(Records of spatial reasoning questions)

☆ ☆ ☆ ☆ ☆ ☆ ☆

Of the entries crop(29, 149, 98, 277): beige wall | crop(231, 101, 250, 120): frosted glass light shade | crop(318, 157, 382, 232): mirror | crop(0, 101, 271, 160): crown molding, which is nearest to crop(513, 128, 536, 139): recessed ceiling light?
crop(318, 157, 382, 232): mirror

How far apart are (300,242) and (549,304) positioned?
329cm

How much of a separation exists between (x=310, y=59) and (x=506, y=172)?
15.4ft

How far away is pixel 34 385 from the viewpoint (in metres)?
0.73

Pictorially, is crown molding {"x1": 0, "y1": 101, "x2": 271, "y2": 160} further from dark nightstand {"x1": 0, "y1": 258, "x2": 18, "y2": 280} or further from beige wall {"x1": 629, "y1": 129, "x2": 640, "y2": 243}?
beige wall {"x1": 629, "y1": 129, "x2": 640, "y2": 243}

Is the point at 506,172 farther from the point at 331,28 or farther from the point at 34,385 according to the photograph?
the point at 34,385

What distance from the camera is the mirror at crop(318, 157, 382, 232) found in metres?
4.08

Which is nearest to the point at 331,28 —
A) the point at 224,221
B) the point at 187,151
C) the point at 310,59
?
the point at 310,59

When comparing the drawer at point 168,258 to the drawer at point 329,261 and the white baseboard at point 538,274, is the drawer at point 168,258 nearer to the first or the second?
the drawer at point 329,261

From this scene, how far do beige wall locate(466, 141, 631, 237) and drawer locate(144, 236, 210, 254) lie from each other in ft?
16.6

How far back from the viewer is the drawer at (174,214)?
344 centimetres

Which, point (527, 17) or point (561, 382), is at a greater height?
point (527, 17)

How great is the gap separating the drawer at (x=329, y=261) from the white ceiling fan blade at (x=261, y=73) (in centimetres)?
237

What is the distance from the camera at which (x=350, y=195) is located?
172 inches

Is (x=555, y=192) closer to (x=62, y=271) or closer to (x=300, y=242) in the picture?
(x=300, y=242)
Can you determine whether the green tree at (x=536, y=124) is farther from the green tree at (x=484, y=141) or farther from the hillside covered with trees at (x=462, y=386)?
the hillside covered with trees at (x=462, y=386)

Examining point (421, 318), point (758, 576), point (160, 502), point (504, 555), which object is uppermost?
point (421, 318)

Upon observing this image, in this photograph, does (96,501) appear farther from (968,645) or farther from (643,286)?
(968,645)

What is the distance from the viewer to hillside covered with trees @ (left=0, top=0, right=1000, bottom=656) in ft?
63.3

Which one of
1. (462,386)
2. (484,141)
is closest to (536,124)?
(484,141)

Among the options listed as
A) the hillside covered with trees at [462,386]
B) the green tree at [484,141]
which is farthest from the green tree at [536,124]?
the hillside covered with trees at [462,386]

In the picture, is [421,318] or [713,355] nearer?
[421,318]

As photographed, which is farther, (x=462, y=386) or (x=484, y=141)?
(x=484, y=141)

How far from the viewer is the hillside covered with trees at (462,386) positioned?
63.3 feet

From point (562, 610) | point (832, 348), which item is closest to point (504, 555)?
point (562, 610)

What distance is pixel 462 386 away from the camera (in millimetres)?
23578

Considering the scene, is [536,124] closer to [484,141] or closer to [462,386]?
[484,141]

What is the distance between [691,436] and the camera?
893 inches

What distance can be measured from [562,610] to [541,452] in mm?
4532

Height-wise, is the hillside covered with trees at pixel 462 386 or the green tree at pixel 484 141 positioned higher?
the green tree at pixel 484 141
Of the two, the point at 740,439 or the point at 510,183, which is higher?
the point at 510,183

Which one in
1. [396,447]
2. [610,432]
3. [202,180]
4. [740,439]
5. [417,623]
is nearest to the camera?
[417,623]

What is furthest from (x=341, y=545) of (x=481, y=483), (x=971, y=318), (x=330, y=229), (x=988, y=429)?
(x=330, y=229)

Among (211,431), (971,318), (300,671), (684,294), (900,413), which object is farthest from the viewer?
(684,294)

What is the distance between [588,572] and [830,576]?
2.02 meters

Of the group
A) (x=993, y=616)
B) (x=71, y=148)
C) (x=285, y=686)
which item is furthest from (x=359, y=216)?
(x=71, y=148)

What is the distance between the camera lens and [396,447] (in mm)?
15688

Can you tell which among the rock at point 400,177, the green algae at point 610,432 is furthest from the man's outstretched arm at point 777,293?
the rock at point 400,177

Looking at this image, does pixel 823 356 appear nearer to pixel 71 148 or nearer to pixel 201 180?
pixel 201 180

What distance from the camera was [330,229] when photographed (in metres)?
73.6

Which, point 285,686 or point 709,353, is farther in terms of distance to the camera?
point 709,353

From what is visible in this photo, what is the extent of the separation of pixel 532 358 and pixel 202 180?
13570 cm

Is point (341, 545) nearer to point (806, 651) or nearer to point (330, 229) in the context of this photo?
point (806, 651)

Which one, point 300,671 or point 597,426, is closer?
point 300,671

☆ ☆ ☆ ☆ ☆ ☆ ☆

(Required work) Everything in the listing above should be restated exactly.

(Output of the exercise)
Of the entries crop(29, 149, 98, 277): beige wall | crop(231, 101, 250, 120): frosted glass light shade | crop(318, 157, 382, 232): mirror | crop(0, 101, 271, 160): crown molding, which is nearest to crop(513, 128, 536, 139): recessed ceiling light?
crop(318, 157, 382, 232): mirror

How far apart are (300,242) and (549,304) positioned?
329cm

How much of a separation exists between (x=310, y=59) and (x=506, y=172)?
15.4ft

How far away is pixel 34 385 from the viewpoint (in metres)?
0.73

Pictorially, is crown molding {"x1": 0, "y1": 101, "x2": 271, "y2": 160} further from dark nightstand {"x1": 0, "y1": 258, "x2": 18, "y2": 280} or further from beige wall {"x1": 629, "y1": 129, "x2": 640, "y2": 243}?
beige wall {"x1": 629, "y1": 129, "x2": 640, "y2": 243}

Is the point at 506,172 farther from the point at 331,28 or farther from the point at 34,385 according to the photograph?
the point at 34,385

What distance from the camera is the mirror at crop(318, 157, 382, 232) found in metres?
4.08

Which is nearest to the point at 331,28 —
A) the point at 224,221
B) the point at 187,151
C) the point at 310,59
?
the point at 310,59

When comparing the drawer at point 168,258 to the drawer at point 329,261 and the white baseboard at point 538,274, is the drawer at point 168,258 nearer to the first or the second?
the drawer at point 329,261

From this scene, how far do beige wall locate(466, 141, 631, 237) and drawer locate(144, 236, 210, 254) lie from each other in ft?
16.6

How far back from the viewer is the drawer at (174,214)?
344 centimetres

Which, point (527, 17) or point (561, 382), is at a greater height?
point (527, 17)

How great is the gap separating the drawer at (x=329, y=261) from the white ceiling fan blade at (x=261, y=73) (in centimetres)?
237

What is the distance from the camera at which (x=350, y=195) is located?
172 inches

Is (x=555, y=192) closer to (x=62, y=271) or closer to (x=300, y=242) in the picture?
(x=300, y=242)
Can you determine whether the green tree at (x=536, y=124) is farther from the green tree at (x=484, y=141) or farther from the hillside covered with trees at (x=462, y=386)?
the hillside covered with trees at (x=462, y=386)

Examining point (421, 318), point (758, 576), point (160, 502), point (504, 555), which object is uppermost?
point (421, 318)

Upon observing this image, in this photograph, does (96,501) appear farther from (968,645) or farther from (643,286)?
(968,645)

What is the distance from the viewer to hillside covered with trees @ (left=0, top=0, right=1000, bottom=656) in ft?
63.3

Which one of
1. (462,386)
2. (484,141)
is closest to (536,124)?
(484,141)

Among the options listed as
A) the hillside covered with trees at [462,386]
B) the green tree at [484,141]
which is farthest from the green tree at [536,124]?
the hillside covered with trees at [462,386]

In the picture, is [421,318] or [713,355] nearer?
[421,318]

As photographed, which is farther, (x=462, y=386) or (x=484, y=141)?
(x=484, y=141)

How far from the viewer is the hillside covered with trees at (462,386) positioned?
63.3 feet

From point (562, 610) | point (832, 348), which item is closest to point (504, 555)?
point (562, 610)

What distance is pixel 462 386 away from the camera (in millimetres)?
23578

Considering the scene, is [536,124] closer to [484,141] or closer to [462,386]?
[484,141]

What is the distance between [691,436] and the camera?
893 inches

What distance can be measured from [562,610] to [541,452] in mm?
4532

Height-wise, is the hillside covered with trees at pixel 462 386 or the green tree at pixel 484 141 positioned higher?
the green tree at pixel 484 141
Of the two, the point at 740,439 or the point at 510,183, which is higher?
the point at 510,183

Which one in
1. [396,447]
2. [610,432]
3. [202,180]
4. [740,439]
5. [417,623]
is nearest to the camera?
[417,623]

What is furthest from (x=341, y=545) of (x=481, y=483), (x=971, y=318), (x=330, y=229), (x=988, y=429)?
(x=330, y=229)

Among (211,431), (971,318), (300,671), (684,294), (900,413), which object is farthest from the viewer?
(684,294)

What is the distance between [588,572] and [830,576]?
2.02 meters

Of the group
A) (x=993, y=616)
B) (x=71, y=148)
C) (x=285, y=686)
which item is furthest from (x=359, y=216)?
(x=71, y=148)

What is the distance between the camera lens and [396,447] (in mm)?
15688

Can you tell which among the rock at point 400,177, the green algae at point 610,432 is furthest from the man's outstretched arm at point 777,293?
the rock at point 400,177

Looking at this image, does pixel 823 356 appear nearer to pixel 71 148 or nearer to pixel 201 180?
pixel 201 180

What distance from the camera was [330,229] when photographed (in metres)?
73.6

Which, point 285,686 or point 709,353, is farther in terms of distance to the camera?
point 709,353

From what is visible in this photo, what is the extent of the separation of pixel 532 358 and pixel 202 180?
13570 cm

Is point (341, 545) nearer to point (806, 651) or nearer to point (330, 229) in the context of this photo?
point (806, 651)

Which one, point 300,671 or point 597,426, is closer?
point 300,671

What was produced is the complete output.